-- WORK TO DO --
Format every row below as a numbered list, skipping blank lines and leaving out the pictures.

* start INFORMATION PROVIDED *

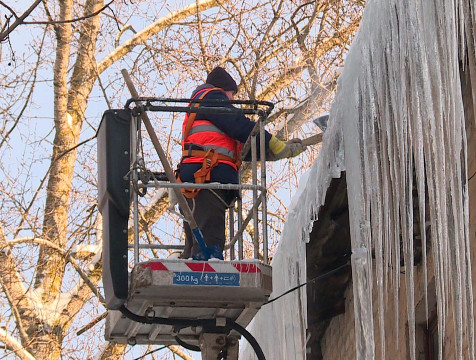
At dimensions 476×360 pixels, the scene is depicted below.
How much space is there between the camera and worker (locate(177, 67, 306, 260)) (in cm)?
700

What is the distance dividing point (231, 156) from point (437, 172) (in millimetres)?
2664

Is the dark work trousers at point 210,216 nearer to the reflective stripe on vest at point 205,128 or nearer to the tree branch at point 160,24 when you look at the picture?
the reflective stripe on vest at point 205,128

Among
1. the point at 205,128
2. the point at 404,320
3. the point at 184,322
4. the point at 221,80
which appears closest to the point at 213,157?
the point at 205,128

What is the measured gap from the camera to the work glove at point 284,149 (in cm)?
729

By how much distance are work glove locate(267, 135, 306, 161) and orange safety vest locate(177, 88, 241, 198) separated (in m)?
0.26

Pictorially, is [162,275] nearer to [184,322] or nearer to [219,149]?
[184,322]

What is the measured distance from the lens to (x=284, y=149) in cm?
734

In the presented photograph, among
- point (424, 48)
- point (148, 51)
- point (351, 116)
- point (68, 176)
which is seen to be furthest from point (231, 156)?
point (68, 176)

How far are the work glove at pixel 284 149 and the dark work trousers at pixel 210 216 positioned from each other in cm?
45

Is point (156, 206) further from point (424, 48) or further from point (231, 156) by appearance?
point (424, 48)

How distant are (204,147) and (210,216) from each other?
458 mm

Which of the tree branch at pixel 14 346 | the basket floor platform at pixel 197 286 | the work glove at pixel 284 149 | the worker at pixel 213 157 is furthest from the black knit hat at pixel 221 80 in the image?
the tree branch at pixel 14 346

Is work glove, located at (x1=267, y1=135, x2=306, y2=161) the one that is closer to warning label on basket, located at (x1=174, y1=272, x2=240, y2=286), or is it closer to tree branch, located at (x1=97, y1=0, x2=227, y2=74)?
warning label on basket, located at (x1=174, y1=272, x2=240, y2=286)

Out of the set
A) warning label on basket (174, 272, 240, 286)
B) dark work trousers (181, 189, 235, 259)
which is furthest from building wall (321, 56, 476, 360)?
dark work trousers (181, 189, 235, 259)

* end INFORMATION PROVIDED *

-- REPLY --
1. At dimensions 476×360 pixels, the scene is depicted below.
2. How much space is there between the camera and worker (locate(177, 67, 306, 260)) (in cm)?
3. 700
4. What is the distance dividing point (231, 156) from point (437, 172) (in millimetres)?
5. 2664
6. Is the dark work trousers at point 210,216 nearer to the reflective stripe on vest at point 205,128 or nearer to the tree branch at point 160,24 when you look at the picture?
7. the reflective stripe on vest at point 205,128
8. Among
9. 1. the point at 205,128
10. 2. the point at 404,320
11. 3. the point at 184,322
12. 4. the point at 221,80
13. which appears closest to the point at 213,157?
14. the point at 205,128
15. What is the measured gap from the camera to the work glove at point 284,149 (in cm)?
16. 729
17. By how much distance are work glove locate(267, 135, 306, 161) and orange safety vest locate(177, 88, 241, 198) separated (in m)?
18. 0.26
19. Pictorially, is [162,275] nearer to [184,322] or nearer to [219,149]?
20. [184,322]
21. What is the measured distance from the lens to (x=284, y=149) in cm?
22. 734
23. In the presented photograph, among
24. - point (424, 48)
25. - point (148, 51)
26. - point (351, 116)
27. - point (68, 176)
28. which is seen to be furthest from point (231, 156)?
29. point (68, 176)
30. How far are the work glove at pixel 284 149 and the dark work trousers at pixel 210 216 positioned from each other in cm?
31. 45
32. Is point (156, 206) further from point (424, 48) or further from point (231, 156) by appearance?
33. point (424, 48)
34. How distant are (204,147) and (210,216) from each other?
35. 458 mm
36. Which of the tree branch at pixel 14 346 | the basket floor platform at pixel 197 286 | the work glove at pixel 284 149 | the worker at pixel 213 157 is furthest from the black knit hat at pixel 221 80 in the image?
37. the tree branch at pixel 14 346
38. Is work glove, located at (x1=267, y1=135, x2=306, y2=161) the one that is closer to warning label on basket, located at (x1=174, y1=272, x2=240, y2=286), or is it closer to tree branch, located at (x1=97, y1=0, x2=227, y2=74)?
39. warning label on basket, located at (x1=174, y1=272, x2=240, y2=286)
40. Out of the set
41. A) warning label on basket (174, 272, 240, 286)
42. B) dark work trousers (181, 189, 235, 259)
43. which is furthest from building wall (321, 56, 476, 360)?
44. dark work trousers (181, 189, 235, 259)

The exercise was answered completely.